Stories sell wines, so they say. On hearing that I always hasten to add: stories sell the first bottle. The second one is a completely different matter and I consider buying that second bottle a much more significant decision with profound consequences. So no matter how good the story is if what’s in the bottle doesn’t back up the happy memories of your visit or the resonant history of the estate then it’s destined to fade into oblivion. But on a few occasions the place, the winemaker, the philosophy, the story and the wines all add up to a trajectory that catapults you to wine heaven. After tasting about a dozen different wines of Chateau de Pibarnon it is probably too early to say that this is a flame that’s going to burn for years but at this very moment it’s hard to imagine any other way.
Luckily, the wine world is still full of surprises. In July we travelled to Provence to embrace rosés and came home raving about Bandol. Before our journey I knew practically nothing about this region and its reds. My knowledge is still subliminal but now I’m desperate to find out more.
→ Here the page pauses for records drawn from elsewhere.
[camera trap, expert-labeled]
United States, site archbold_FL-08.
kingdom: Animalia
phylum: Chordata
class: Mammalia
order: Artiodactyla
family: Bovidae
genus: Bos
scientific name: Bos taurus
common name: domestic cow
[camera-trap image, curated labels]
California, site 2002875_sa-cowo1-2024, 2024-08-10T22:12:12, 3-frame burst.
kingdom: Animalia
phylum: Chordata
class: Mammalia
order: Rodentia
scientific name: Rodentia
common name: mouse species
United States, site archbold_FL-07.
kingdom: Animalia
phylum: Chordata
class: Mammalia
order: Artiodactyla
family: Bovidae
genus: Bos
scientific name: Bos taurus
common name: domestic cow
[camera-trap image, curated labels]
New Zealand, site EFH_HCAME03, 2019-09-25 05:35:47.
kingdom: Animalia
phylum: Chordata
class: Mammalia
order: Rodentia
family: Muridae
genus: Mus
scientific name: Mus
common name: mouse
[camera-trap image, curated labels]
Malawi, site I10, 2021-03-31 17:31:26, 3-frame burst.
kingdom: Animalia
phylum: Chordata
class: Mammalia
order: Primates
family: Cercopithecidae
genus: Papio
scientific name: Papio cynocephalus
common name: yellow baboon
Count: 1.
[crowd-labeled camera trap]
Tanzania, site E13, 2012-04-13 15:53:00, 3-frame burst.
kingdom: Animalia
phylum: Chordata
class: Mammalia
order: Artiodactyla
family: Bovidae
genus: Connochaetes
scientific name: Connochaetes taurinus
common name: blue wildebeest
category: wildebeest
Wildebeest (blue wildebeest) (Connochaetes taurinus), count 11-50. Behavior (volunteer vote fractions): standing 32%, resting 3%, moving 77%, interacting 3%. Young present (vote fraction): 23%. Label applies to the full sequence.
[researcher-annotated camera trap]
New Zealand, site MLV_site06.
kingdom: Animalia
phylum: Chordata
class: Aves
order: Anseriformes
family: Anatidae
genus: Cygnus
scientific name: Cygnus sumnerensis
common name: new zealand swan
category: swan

Bandol is the only French appellation where mourvedre is the king. Knowing how far north it is situated compared to the variety’s home in Jumilla, Spain and that it’s right next to the sea, I just didn’t think it could hold much promise. But experience trumps theory and our visit to Chateau de Pibarnon has wised me up.
First of all, it’s a beautiful region. If winemakers in Csopak live in fear of real estate developers wiping out vineyards, I can’t even imagine the pressure on viticulture at the Cote d’Azure. Pibarnon is a particularly beautiful spot that has inspired the merchants of Skurnik Wines to wax lyrical about it: „Perched at the apex of Bandol, with only the blue sky towering above, the grounds around the Château could be mistaken for John Milton’s vision of the Garden of Eden. Looking out over the terrace, the glittering Mediterranean greets you with its vast splendor. Rows of vineyards stretch out, forming a natural amphitheater that soaks up the warm Provencal sun. It is a place which reminds us that beauty exists in the world. It is a place where mediocre wine simply cannot be made”. The final statement is of course a non sequitur but based on our extensive tastings we can claim that it can easily be mended: Chateau de Pibarnon is a place where mediocre wine is not made.
The owner and managing director of the estate Eric de Saint Victor has got the right personality to make visits unforgettable. He is spirited, confident, attentive, curious and he’s got an air of a bon viveur about him. His eyes light up everytime he talks about dishes to accompany his wines.
What were the wines like? Ironically, my mental image of the rosé is the only one lacking proper resolution. I recall it being balanced, quite serious, a bit saline and fortunately staying away from the race for the palest rosé. Does it have enough charm to attract an average customer? Does it have enough complexity and depth to attract a rosé skeptic? Does it stand up to the best rosés I have tasted so far? I can’t answer with certainty any of these questions.
The partially amphora aged „Nuances” was definitely unlike any other rosé I have tasted and its power, structure and length left no doubt about its greatness (here’s the story). So much so that even the less seasoned tasters in our group fell for it. Unfortunately the bottle one of us bought was left at the estate and though it was later delivered to our place it was too late to taste it together.
As for the reds, they were all brilliant. Instant gratification. Both at the cellar and in the comfort of our lodgings in Cassis. I suppose there are only three wineries that we have visited over the years and have never stopped returning to their wines: Clos du Caillou in Chateauneuf, Collemattoni in Montalcino and Miguel Merino in Rioja. This ought to be the fourth as one of my friends aptly remarked. Of course this is a matter not only of quality and universal appeal but of price and availability. And unfortunately these wines are not cheap, nor easy to get hold of.
Earlier I said „instant gratification”. Actually, that was the last thing I was expecting. And for the sake of accuracy I must add it may have been a bit of an exaggeration. But certainly they were much more approachable than the reputation of mourvedre and Bandol would suggest (accepted wisdom tells you not to touch these wines in their first decade). It may be down to the chalky soil or to years of painstaking experiments with clones, pruning, harvest dates, oak ageing and other aspects of vinification but even the youngest wines – in our case 2016 – were accessible. They are richly endowed with tannins but there is no excessive abrasiveness or astringency. I was expecting a kind of opulence: the heady aromas of toasted oak intermingled with lifted black and blueberry fragrance and high alcohol. Thankfully, there was no overripeness, the alcohol was well managed and though the nose was typically quite rich and mediterranean the acidity and some of the aromas reminded me more of purebred Northern-Rhone syrahs than overblown Chateauneuf-du-Pape special cuvées.
I sincerely hope I can find some way of buying these wines and taste them again under normal circumstances (the week we stayed in Cassis overlapped with the arrival of the African heatwave which pushed temperatures above 40˚C, the worst possible scenario for tasting big reds). So I have more than one reason to finish with this clichéd but sincerely heartfelt remark: to be continued.